Central Sleep Apnea in Children—10 Years Experience at a Tertiary Sleep Laboratory

Objective: Central sleep apnea (CSA) is a rare condition in children; however, it can cause significant morbidity if not diagnosed early. We aimed to increase the knowledge about CSA in children by describing the clinical characteristics of children diagnosed with CSA at our sleep center.

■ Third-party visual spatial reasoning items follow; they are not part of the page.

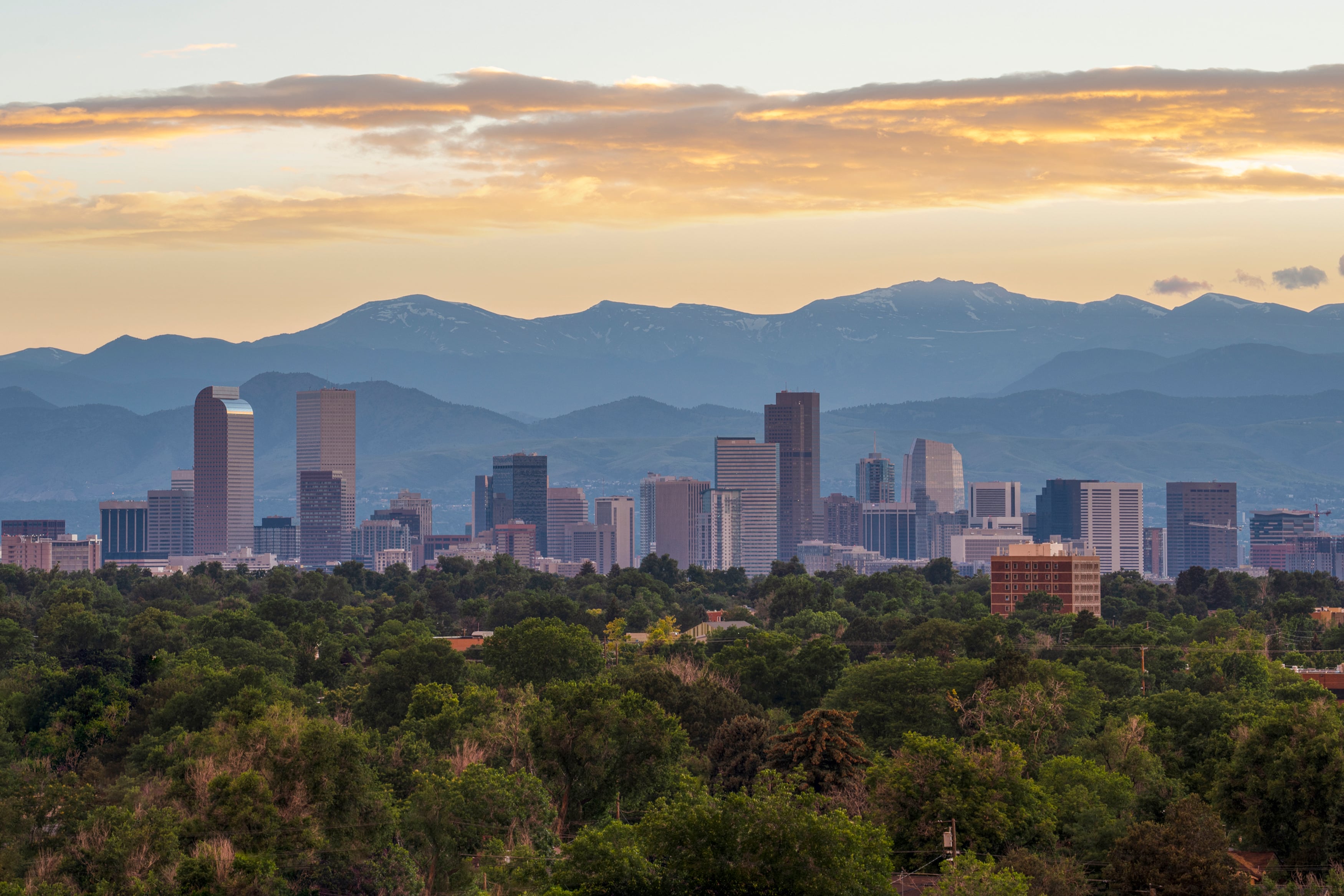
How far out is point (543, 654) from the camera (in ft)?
363

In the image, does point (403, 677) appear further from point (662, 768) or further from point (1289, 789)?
point (1289, 789)

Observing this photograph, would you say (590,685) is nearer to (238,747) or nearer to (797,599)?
(238,747)

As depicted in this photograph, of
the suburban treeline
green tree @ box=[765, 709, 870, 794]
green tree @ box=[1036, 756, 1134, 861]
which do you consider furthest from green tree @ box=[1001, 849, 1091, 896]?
green tree @ box=[765, 709, 870, 794]

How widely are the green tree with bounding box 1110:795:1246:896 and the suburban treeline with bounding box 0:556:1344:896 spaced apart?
0.38ft

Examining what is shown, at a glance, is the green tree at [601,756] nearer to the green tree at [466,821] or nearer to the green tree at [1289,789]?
the green tree at [466,821]

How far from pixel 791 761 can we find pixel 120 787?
93.3ft

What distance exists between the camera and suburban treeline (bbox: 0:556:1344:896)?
53000mm

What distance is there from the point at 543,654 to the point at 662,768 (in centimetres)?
3388

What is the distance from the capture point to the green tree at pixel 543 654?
360 ft

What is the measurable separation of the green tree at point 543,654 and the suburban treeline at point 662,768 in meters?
0.20

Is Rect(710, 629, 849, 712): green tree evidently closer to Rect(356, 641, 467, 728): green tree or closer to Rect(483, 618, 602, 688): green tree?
Rect(483, 618, 602, 688): green tree

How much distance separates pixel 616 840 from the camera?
54.0m

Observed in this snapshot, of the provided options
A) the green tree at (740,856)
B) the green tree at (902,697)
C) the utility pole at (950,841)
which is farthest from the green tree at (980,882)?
the green tree at (902,697)

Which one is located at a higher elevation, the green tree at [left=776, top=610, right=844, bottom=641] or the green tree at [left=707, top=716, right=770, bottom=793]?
the green tree at [left=707, top=716, right=770, bottom=793]
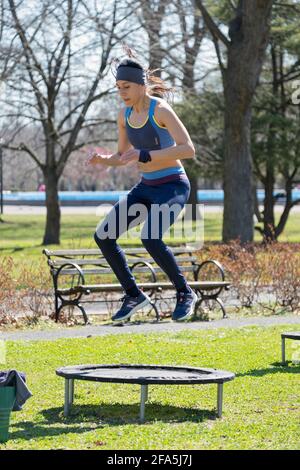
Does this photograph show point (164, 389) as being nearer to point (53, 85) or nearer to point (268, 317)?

Material and Methods: We retrospectively reviewed 1263 polysomnographies (PSG) performed between 2012 and 2023 at our tertiary sleep center and evaluated the clinical characteristics of the patients with CSA. Underlying diseases, clinical symptoms, sleep parameters, and short-term management of the patients were recorded.
Results: Of the 1263 patients aged between 1 month and 18 years, 122 (9.65%) had CSA, with 54.9 % (n = 67) of them being female. Only 56.6% (n = 69) of the patients’ parents had reported a symptom indicating sleep-disordered breathing. The most common underly￾ing disease was genetic, including Down and Prader-Willi syndromes, followed by neurological diseases . Obstructive sleep apnea was detected in addition to CSA in 103 of the patients (84.4%). Bi-level positive airway pressure with a backup rate was the most common treatment modality.
Conclusion: While CSA is a rare clinical condition in children, it occurs more commonly in those with an underlying disease. Awareness of the disease and timely referral of the patients for sleep studies are critical to prevent long-term sequelae.

Cite this article as: Yılmaz Yeğit C, Kalyoncu M, Yanaz M, et al. Central sleep apnea in children—10 years experience at a tertiary sleep laboratory. Thorac Res Pract. 2024;25(5):188-192.